- **TASK LIST**
1. Revise the film review from "I like this" through "since the first.", replacing "second best" with "third best".
2. In one to three sentences, explain why the film review says this film ends on one of the saddest notes in the series.

- **EXTRACTED TEXT**
☆ ☆ ☆ ☆ ☆

Milo is eventually separated from Montalban (who is killed), and is taken as the slave in a rich government household. There, he takes on the named of Caesar, and begins sneaking out of the house to train his fellow apes to use guns and stage a revolution. This raises an interesting moral quandary. Are the apes intelligent enough to know what they’re doing? By arming animals, are we committing a revolutionary act, or is that act equal to training a pit bull how to kill?
I think, though, that by now, we’re expected to love the apes – even the regular type – and since they’re all played by actors, we are to naturally assume they are going to evolve. This film ends on one of the saddest notes in a series that is rife with tragic endings. Caesar, having risen up and staged a coup, essentially declares himself to be the new warlord of an ape-dominated planet. This is far, far afield from the pacifist chimps we have previously known, and this new war-like and murderous mentality is seen as a horrible change in Caesar’s character. He may be a hero of the ape world, but he has created only violence and chaos. The film ends ambiguously; we don’t know if this is a positive change, or an accelerated end of the world.
I like this film a lot, and it’s probably the second best in the series after the 1968 original. It also finally depicts the rise of the planet of the apes (sorry, Rise of the Planet of the Apes), which has been hanging over the series since the first.
Sadly, this film would not be followed up by something stellar and intelligent. The following film, indeed, will prove to be the worst in the series.

☆ ☆ ☆ ☆ ☆

Spatial reasoning dataset excerpts:
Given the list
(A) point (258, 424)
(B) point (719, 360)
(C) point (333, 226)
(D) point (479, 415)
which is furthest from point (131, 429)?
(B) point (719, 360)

☆ ☆ ☆ ☆ ☆

- **EXPECTED ANSWERS**
1.
I like this film a lot, and it’s probably the third best in the series after the 1968 original. It also finally depicts the rise of the planet of the apes (sorry, Rise of the Planet of the Apes), which has been hanging over the series since the first.

2. Caesar stages a coup and declares himself the new warlord of an ape-dominated planet. This war-like and murderous mentality is far from the pacifist chimps of earlier films and is seen as a horrible change in his character. Though he may be a hero of the ape world, he has created only violence and chaos.